Private equity firm Blue Owl’s co-chief executive Marc Lipschultz cautioned that secondaries transactions with a 20% discount were “not picking up dollars on the ground for 80 cents. Things that are worth $1 don’t sell for 80 cents. That’s not how a functioning marketplace works.” A discounted price in a secondary sale suggests that “the asset values for stakes on countless other investors’ balance sheets may be inflated,” the Wall Street Journal reported

But there are also examples on the flip side, of valuation markups after a secondary sale that defy logic, and underscore creative accounting and the asymmetry between buyers and sellers that are fostered by the opacity of private market deals. The Wall Street Journal tracked on-paper valuation markups of over 1000% within days of a deal, which conveniently boost the new owners’ profits and performance metrics instantly. Such deals also generate new fees for the GPs.   
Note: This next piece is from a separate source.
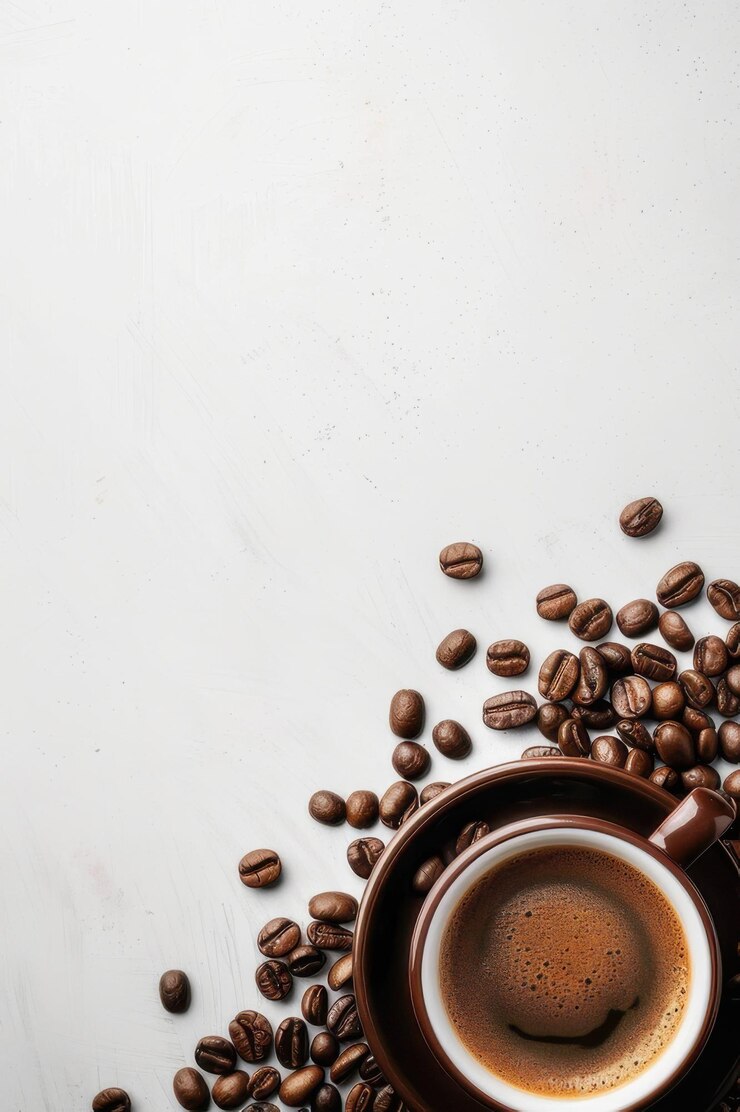 Una taza de café humeante rodeada de frijoles tostados sobre un fondo oscuro que evoca una sensación de calor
Private equity will likely continue to employ a range of financial engineering tricks to juice their income in the face of ongoing headwinds. These include secondary sales and continuation funds to afford current investors some relief from illiquidity as dealmaking has slowed further in 2025 and global market turbulence, trade wars, high interest rates, and a reluctant IPO market persist. The executive order to open 401(k) retirement plans to private markets invites further risk, with critics worried private equity will turn them into a dumping ground.